=== GOAL ===
Rewrite every line of the listing below, requests included, and shift each distance given as an answer up by 101.

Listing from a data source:
********************
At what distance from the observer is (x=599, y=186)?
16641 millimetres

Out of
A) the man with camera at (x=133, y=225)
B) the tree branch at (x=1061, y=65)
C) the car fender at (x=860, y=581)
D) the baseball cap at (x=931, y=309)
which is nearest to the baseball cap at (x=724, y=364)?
********************
=== SOLUTION TO THE EXERCISE ===
At what distance from the observer is (x=599, y=186)?
16742 millimetres

Out of
A) the man with camera at (x=133, y=225)
B) the tree branch at (x=1061, y=65)
C) the car fender at (x=860, y=581)
D) the baseball cap at (x=931, y=309)
which is nearest to the baseball cap at (x=724, y=364)?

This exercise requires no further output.